Your goal: Please restate the lines shown below exactly, every one of them.

[Records from a collection]
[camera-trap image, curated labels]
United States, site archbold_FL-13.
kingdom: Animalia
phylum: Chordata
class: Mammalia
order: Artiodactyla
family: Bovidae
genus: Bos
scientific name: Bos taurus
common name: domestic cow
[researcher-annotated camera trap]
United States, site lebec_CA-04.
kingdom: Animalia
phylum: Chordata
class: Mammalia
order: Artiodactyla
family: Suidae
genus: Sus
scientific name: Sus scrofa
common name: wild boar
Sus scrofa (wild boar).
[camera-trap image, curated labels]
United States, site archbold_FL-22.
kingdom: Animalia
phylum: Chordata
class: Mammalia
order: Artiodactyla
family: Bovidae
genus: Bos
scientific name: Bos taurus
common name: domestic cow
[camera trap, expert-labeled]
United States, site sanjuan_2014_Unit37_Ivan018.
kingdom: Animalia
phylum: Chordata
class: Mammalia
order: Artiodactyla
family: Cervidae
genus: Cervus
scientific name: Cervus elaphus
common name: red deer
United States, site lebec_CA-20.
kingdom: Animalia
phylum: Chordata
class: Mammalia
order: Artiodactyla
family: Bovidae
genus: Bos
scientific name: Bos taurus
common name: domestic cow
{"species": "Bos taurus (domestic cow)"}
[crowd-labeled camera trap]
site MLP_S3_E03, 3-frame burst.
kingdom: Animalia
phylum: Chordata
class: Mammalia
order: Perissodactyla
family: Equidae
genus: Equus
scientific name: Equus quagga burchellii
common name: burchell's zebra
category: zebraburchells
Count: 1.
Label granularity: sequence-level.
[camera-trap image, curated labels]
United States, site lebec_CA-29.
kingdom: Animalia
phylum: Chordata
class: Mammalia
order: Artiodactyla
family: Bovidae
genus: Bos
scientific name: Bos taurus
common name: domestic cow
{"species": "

Your solution:
[camera-trap image, curated labels]
United States, site archbold_FL-13.
kingdom: Animalia
phylum: Chordata
class: Mammalia
order: Artiodactyla
family: Bovidae
genus: Bos
scientific name: Bos taurus
common name: domestic cow
[researcher-annotated camera trap]
United States, site lebec_CA-04.
kingdom: Animalia
phylum: Chordata
class: Mammalia
order: Artiodactyla
family: Suidae
genus: Sus
scientific name: Sus scrofa
common name: wild boar
Sus scrofa (wild boar).
[camera-trap image, curated labels]
United States, site archbold_FL-22.
kingdom: Animalia
phylum: Chordata
class: Mammalia
order: Artiodactyla
family: Bovidae
genus: Bos
scientific name: Bos taurus
common name: domestic cow
[camera trap, expert-labeled]
United States, site sanjuan_2014_Unit37_Ivan018.
kingdom: Animalia
phylum: Chordata
class: Mammalia
order: Artiodactyla
family: Cervidae
genus: Cervus
scientific name: Cervus elaphus
common name: red deer
United States, site lebec_CA-20.
kingdom: Animalia
phylum: Chordata
class: Mammalia
order: Artiodactyla
family: Bovidae
genus: Bos
scientific name: Bos taurus
common name: domestic cow
{"species": "Bos taurus (domestic cow)"}
[crowd-labeled camera trap]
site MLP_S3_E03, 3-frame burst.
kingdom: Animalia
phylum: Chordata
class: Mammalia
order: Perissodactyla
family: Equidae
genus: Equus
scientific name: Equus quagga burchellii
common name: burchell's zebra
category: zebraburchells
Count: 1.
Label granularity: sequence-level.
[camera-trap image, curated labels]
United States, site lebec_CA-29.
kingdom: Animalia
phylum: Chordata
class: Mammalia
order: Artiodactyla
family: Bovidae
genus: Bos
scientific name: Bos taurus
common name: domestic cow
{"species": "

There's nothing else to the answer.